#### Texte extrait ####

Et il advint, qu’au bout de trois jours, ils le trouvèrent dans le Temple, assis au milieu des docteurs, les écoutant et les interrogeant […]. (Lc 2,4–46)
C’est tout ce que la Bible nous raconte concernant la disparition de Jésus mais elle ne dit rien de plus de ce qui s’est passé pendant ces trois jours. Est-ce que Jésus a passé tout son séjour au Temple? Si non, que faisait-il pendant ce temps-là? Qui a-t-il rencontré? Comment a-t-il influencé la vie des autres ou comment sa vie a-t-elle été influencée par eux? Ce sont les questions auxquelles Stéphane Arfi répond dans son roman : tout en gardant le fond évangélique, il nous introduit dans un monde fictif.

#### Données fournies ####

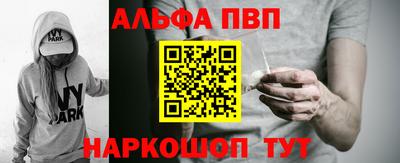 ECSTASY Пугачёв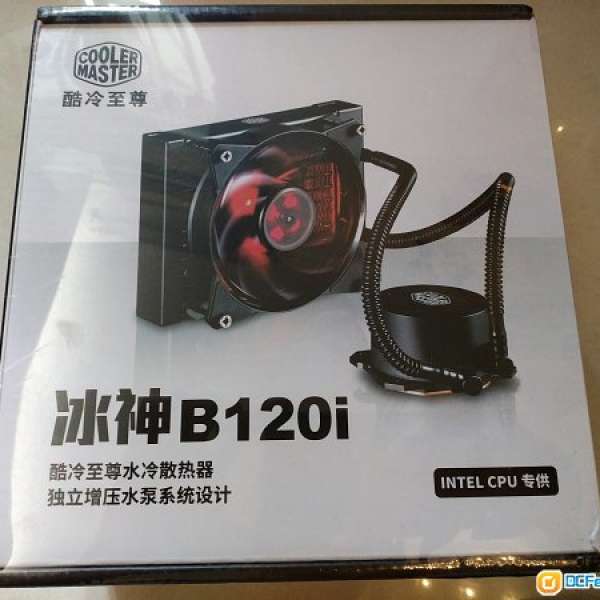 Cooler Master B120i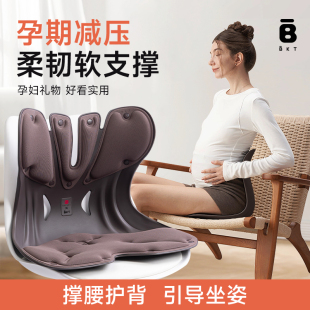 BKT护腰坐垫久神器靠背舒适透气座姿椅托办公室部支撑官方旗舰店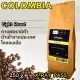 เมล็ดกาแฟ โคลอมเบีย Colombia [Coffeliz Roaster]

####

- _Travail à faire_:
1. Relevez toutes les phrases interrogatives du texte extrait, dans l'ordre où elles apparaissent.
2. Répondez brièvement d'après le texte extrait :
(a) Au bout de combien de jours trouvèrent-ils Jésus ?
(b) Qui est l'auteur du roman mentionné ?
(c) Dans quel type de monde ce roman introduit-il le lecteur ?
3. Recopiez le texte extrait en commençant aux mots "Et il advint, qu’au" et en vous arrêtant après "[…]. (Lc 2,4–46)".

- _Réponses attendues_:
1.
Est-ce que Jésus a passé tout son séjour au Temple?
Si non, que faisait-il pendant ce temps-là?
Qui a-t-il rencontré?
Comment a-t-il influencé la vie des autres ou comment sa vie a-t-elle été influencée par eux?

2.
(a) Au bout de trois jours.
(b) Stéphane Arfi.
(c) Dans un monde fictif.

3.
Et il advint, qu’au bout de trois jours, ils le trouvèrent dans le Temple, assis au milieu des docteurs, les écoutant et les interrogeant […]. (Lc 2,4–46)